→ **Extract provided**
● ● ● ●
Data for durable goods orders for October is also due. In line with this week’s surprisingly positive industrial production, we expect a moderate increase in orders of about 1% since September, sticking to the overall trend of increasing domestic demand. On the same note, second estimates for third quarter GDP and private consumption are due. We do not expect any major revisions from the last release, as the strong trade figures are expected to be offset by weaker-than-estimated inventories.

• Another major focus next week will be on the deadline for the Joint Select Committee on Deficit Reduction – the so called ‘super committee’ in charge of presenting a plan for deficit reduction – on Wednesday. If the bipartisan committee does not succeed in reaching an agreement on a plan cutting the budget deficit by USD1.2trn over the next 10 years, it will be faced with automatic spending cuts across the board. This would be highly undesirable, as among other things, it would highlight the frozen state of the US legislature, and move a potential further downgrade of US debt closer.

• The general election in Spain on Sunday will attract attention, although it will probably make little difference for the sovereign bond market right now. In the short term, market sentiment depends heavily on the ECB purchases through the SPM programme. Mariano Rajoy and the centre-right Popular Party (with the slogan: Join the change) is expected to take over from Rodrigues Zapatero’s socialist government. Alfredo Perez Rubalcaba has taken over as the new leader of the socialist party. The two main challenges for the expected new centre-right government are to regain market confidence and to try to bring down unemployment from the current level of five million (21%).

• On the data front, there is a very interesting week ahead. We expect PMI data from Germany, France and the euro area to continue to send strong recession signals. In October, the PMIs decreased to just above 47 and the forward-looking new orders component dropped even further. We expect the PMI numbers to go even lower in November. Similarly, we expect the German Ifo data to contract further as the escalation crisis is now weighing on Germany. As we also wrote in Research Global: Euro area in recession, US and China recover, we expect a drop in the euro area GDP of 0.3% q/q in Q4.
● ● ● ●
→ **Recorded data**
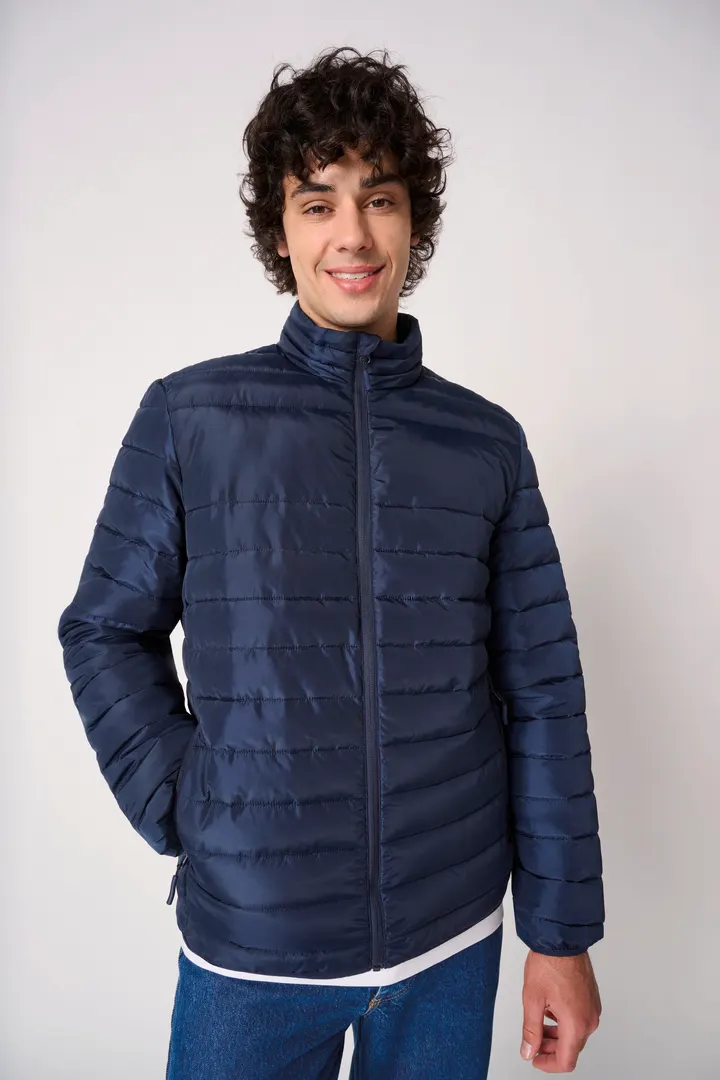 Herren Steppjacke 4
● ● ● ●
→ **Activities**
A. In the market commentary, by how much must the super committee's plan cut the US budget deficit, and over what period?
B. Rewrite the market commentary from "Data for durable" to "by weaker-than-estimated inventories.", changing "September" to "August".

→ **Task-by-task answers**
A. By USD1.2trn over the next 10 years.

B.
Data for durable goods orders for October is also due. In line with this week’s surprisingly positive industrial production, we expect a moderate increase in orders of about 1% since August, sticking to the overall trend of increasing domestic demand. On the same note, second estimates for third quarter GDP and private consumption are due. We do not expect any major revisions from the last release, as the strong trade figures are expected to be offset by weaker-than-estimated inventories.